The General Secretary of the Communist Party deserted his post in that fateful moment, announcing his resignation and calling on the party to voluntarily dissolve.
So, you have a situation where the Communist Party is outlawed. It has been stripped of all its assets, its funds, its buildings, its schools, its press, even its typewriters have been taken away. It has literally no place to meet right now. No court decided this, no legal body decided it; one man!
Communist fightback
However, a movement has also emerged for the reorganization of the Communist Party. There is one group, which I would call the main one, that they call the Communist Party of Russia. This group is overwhelmingly working class. It has sections of the intelligentsia, but more than any other it is based in the working class. IT will have, in my opinion, about a million members in Russia.
A Communist Party must be reorganized in each republic because of the new situation. They’re not going to be like they were before, united in one Communist Party of the Soviet Union. Each party will be different, depending on the circumstances. While party organizations in Russia and some of the Central Asian republics are gaining strength, Communists in the Baltics, parts of Western Ukraine, Armenia, and Georgia are forced to operate underground.
In closing I want to tell you of the development which I think is most inspiring. This November 7th was the first time in 74 years that the anniversary of the revolution was not observed by the government. There was nobody on the podium of the Lenin Mausoleum. Everything was done to erase it from the memory of the people.
The Moscow Soviet of Workers, which was formed in July by delegates of 200 enterprises, issued a leaflet like we used to do and spread it all over the city. The result: over 100,000 people jammed Red Square.
There was such enthusiasm, there was such resolve, such determination. The slogans were, “Down with Privatization,” “Down with Capitalism,” “Down with Yeltsin,” and all that. When they streamed into Red Square they chanted, “Lenin, Lenin, Lenin.”
The reorganized Communist Party will be stripped of a lot of the negative features responsible for the collapse of the old Communist Party. It will be much smaller but it’s going to be much more like the Communist Party that historically played the key role in Soviet history. The great traditions of the Bolshevik Party and the Communist Party of the Soviet Union are not being lost.
If I were to leave you with the impression that it will be a one-way street, an easy victory, I would be deceiving you. How long there will be before this exhaustion of the revolutionary energy is revitalized I can’t answer. All I know is that the process is already taking place. Now the picture has become more or less clarified. The forces are more or less delineated.
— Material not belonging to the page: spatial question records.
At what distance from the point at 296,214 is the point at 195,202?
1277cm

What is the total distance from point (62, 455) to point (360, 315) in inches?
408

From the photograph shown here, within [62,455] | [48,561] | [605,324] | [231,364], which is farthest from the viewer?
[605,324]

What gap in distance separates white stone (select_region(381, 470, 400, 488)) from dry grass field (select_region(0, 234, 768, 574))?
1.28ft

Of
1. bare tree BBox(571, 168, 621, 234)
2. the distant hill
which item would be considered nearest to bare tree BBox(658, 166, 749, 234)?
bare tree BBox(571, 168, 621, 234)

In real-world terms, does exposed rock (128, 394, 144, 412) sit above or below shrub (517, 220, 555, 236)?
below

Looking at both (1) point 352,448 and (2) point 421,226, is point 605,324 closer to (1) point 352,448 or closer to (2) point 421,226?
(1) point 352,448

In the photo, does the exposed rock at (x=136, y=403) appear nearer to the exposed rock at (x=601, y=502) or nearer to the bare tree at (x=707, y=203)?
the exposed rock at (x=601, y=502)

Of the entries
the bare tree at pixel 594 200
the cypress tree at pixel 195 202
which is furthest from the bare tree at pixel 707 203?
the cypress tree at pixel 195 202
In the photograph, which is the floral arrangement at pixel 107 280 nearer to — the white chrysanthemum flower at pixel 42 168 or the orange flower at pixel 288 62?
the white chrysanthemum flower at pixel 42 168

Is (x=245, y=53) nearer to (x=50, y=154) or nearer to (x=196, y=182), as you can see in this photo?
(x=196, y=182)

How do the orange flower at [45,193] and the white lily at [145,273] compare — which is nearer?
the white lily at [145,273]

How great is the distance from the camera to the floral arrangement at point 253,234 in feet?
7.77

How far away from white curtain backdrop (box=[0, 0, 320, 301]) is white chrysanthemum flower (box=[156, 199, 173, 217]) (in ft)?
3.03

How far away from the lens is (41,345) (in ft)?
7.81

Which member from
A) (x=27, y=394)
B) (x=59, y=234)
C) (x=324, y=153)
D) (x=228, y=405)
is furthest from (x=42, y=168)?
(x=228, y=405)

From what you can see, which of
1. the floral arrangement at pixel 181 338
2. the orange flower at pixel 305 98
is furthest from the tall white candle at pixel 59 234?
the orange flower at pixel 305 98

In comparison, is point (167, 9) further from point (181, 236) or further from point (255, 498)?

What they need now is our support. There is a great debt that we owe to the Soviet people and to the Soviet Communists. Now is the time that I think we have to repay a little of it, but it would be a great inspiration to them. I know, because when I left they said, “Bring greetings to the American Communists.”
They have great respect and admiration for the U.S. Communist Party. The committee that was established, the Committee for the Defense for the Rights of Communists, needs to have solidarity committees established around the world. This is our fight as much as it is theirs.